Text provided:
########

If a tree falls in a forest, and nobody is there to hear it, does it still make a sound?
If a really cool thing happens in my life, and nobody is there to share it, does it still make a difference?
I had a really good week. I had the kind of week where lots of little things happened that could turn into bigger things, and that move me forward in my goals and dreams and aspirations. I became a contributing writer for Modern Widows Magazine, where I will write a monthly, humorous grief column. I landed two really cool performance stand-up comedy gigs, both coming up soon. Some of my former stand-up comedy students started a monthly Comedy Meetup, and we had our first meeting Sunday. The blogpiece I wrote about Camp Widow was featured as a link in The Huffington Post, thanks to my widowed friend Tanya Villanueva Tepper, who was kind enough to reference me and my blog inside her own article. All this, and I’m just 3-weeks away from performing at Camp Widow West in San Diego.
It was the kind of week where I should have been happy, where I should have felt excited. But I wasn’t, and I didn’t. The reason for this is simple, yet heartbreaking. Happy things don’t feel so happy anymore when you don’t have your partner to share them with. When you cannot rush home and run through the door and yell: “Boo! Guess what happened? Guess!!!”, and await the delight and proud gleam in his eyes when you tell him. When there is nobody on the other end of the phone who says: “Oh honey, I’m so proud of you. I know how much this meant to you, and now it’s happening!” When there is nobody to lie in bed with, giggling wildly and holding hands, dreaming about your tomorrows. The biggest things feel like nothing, when there is nobody sitting at home who gives a damn.
Now, this is the part where you tell me that I have my family, and my friends, and that I have lots of people who care about me. I know this. I’m thankful for this. I cherish this, and I cherish them. But none of them are the first person I want to tell everything to. None of them put me first every second of everyday, no matter what. I am no longer Number One to anybody. I am no longer somebody’s first priority. My husband was my best friend, my number one fan, my biggest supporter in life. Whenever I accomplished something or began to see a dream realized, my favorite part of that happening was sharing it with him and seeing his reaction. Seeing his whole face light up as he watched me perform onstage, or create a script, or write a funny scene for a show. Listening to him tell his friends over the phone about the latest thing his crazy wife was up to in NYC. Running through the crowd outside and into his arms, after doing stand-up, and hearing him whisper into my ear: “You were the best one.”
Today, after his death, when something really good happens, it’s always the same. In the midst of the good thing happening, I’m on a high and feeling great. Then, that high very soon becomes a very depressing low, as I eventually have to face going home alone from wherever I just was. There is nobody waiting to greet me. There are no flowers or cards or shouts of: “Lets go get pancakes and celebrate!” There is only me and my latest accomplishment, which suddenly feels incredibly pointless.

########

Data segment:
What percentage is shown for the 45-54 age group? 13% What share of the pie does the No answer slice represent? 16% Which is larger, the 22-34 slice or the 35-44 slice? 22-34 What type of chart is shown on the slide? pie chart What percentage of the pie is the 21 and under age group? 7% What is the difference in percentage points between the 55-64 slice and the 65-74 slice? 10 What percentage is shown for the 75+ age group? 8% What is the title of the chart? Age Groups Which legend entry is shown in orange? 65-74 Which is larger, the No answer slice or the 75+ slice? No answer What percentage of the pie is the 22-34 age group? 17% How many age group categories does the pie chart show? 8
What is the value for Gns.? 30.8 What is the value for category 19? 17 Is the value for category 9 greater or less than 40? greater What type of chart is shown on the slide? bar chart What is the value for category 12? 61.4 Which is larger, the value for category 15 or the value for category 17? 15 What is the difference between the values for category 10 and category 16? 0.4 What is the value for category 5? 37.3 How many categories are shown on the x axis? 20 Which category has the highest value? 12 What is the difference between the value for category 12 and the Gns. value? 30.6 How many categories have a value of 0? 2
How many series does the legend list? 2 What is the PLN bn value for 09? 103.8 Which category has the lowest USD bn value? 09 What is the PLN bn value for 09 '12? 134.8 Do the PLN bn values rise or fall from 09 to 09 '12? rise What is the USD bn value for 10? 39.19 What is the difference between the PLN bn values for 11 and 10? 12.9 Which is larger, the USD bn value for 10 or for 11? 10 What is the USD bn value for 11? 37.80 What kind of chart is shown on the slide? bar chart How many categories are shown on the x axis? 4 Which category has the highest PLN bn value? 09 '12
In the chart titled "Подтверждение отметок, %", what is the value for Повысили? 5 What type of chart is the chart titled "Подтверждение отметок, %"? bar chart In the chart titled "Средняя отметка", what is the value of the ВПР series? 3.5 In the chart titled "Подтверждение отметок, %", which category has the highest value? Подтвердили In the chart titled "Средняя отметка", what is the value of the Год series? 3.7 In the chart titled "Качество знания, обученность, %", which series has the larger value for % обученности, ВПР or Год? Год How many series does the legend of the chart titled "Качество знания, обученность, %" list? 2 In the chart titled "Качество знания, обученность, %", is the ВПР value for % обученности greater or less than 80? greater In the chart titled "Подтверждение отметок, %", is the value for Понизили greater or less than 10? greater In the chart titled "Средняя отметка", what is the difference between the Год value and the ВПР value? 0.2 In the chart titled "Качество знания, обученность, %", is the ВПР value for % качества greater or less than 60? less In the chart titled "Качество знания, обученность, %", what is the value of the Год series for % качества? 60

########

Task statement: Continue the piece about sharing good news after losing a spouse, starting right after its last paragraph.

Response area:
This past Monday, I went to my private grief-counseling session, like always. Now, anyone that follows my writing on a regular basis knows that I have made it no secret how much I love my counselor, Caitlin, and how much these sessions have helped me and continue to help me. That is still true. Im actually the only person on planet earth who loves Mondays.
But lately, I feel a bit like a broken record everytime I go in there. Like an annoying parrot that only knows how to say 3 or 4 things, over and over again: “SQUAWK! I miss Don! SQUAWK! Why does this still hurt so much? SQUAWK! When will the pain start to ease up a bit?” I feel bad for her, having to sit there and listen to my repetitive drivel. It’s like my heart is the needle on that record, and it just keeps skipping. I’m moving forward in my life – in accomplishments and doing things and making changes – but my heart refuses to catch up with the reality that he is really, actually gone forever. It’s just an old record, skipping over that same part of that old, sad song.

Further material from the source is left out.